▶ **YOUR ASSIGNMENT**:
In the copy you make of the entries, no picture should appear, and every word must match.

DATA: Begin

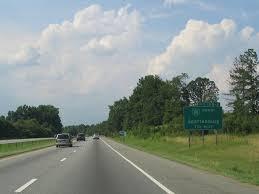 Interstate 26 Map South Carolina Aaroads Interstate 26 West Spartanburg County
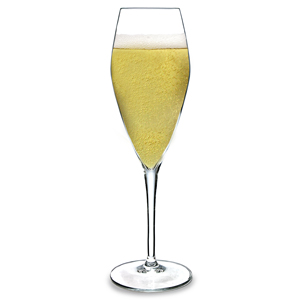 Atelier Prestige Champagne Flutes 7oz / 200ml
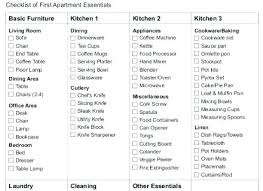 Free The Grocery Lists Printable First Apartment Essentials ...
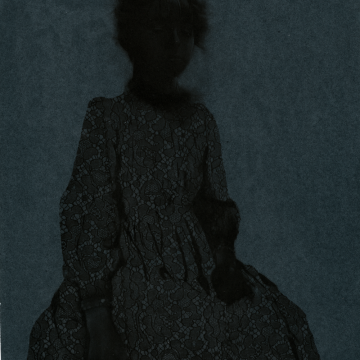 Amandine, portrait nocturne /2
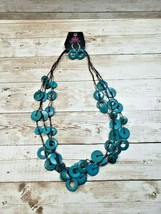 Paparazzi Brand New Blue Circle Design Necklace and Earring Set - New - $5.99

DATA: End

▶ **SOLUTION BELOW**:
 Interstate 26 Map South Carolina Aaroads Interstate 26 West Spartanburg County
 Atelier Prestige Champagne Flutes 7oz / 200ml
 Free The Grocery Lists Printable First Apartment Essentials ...
 Amandine, portrait nocturne /2
 Paparazzi Brand New Blue Circle Design Necklace and Earring Set - New - $5.99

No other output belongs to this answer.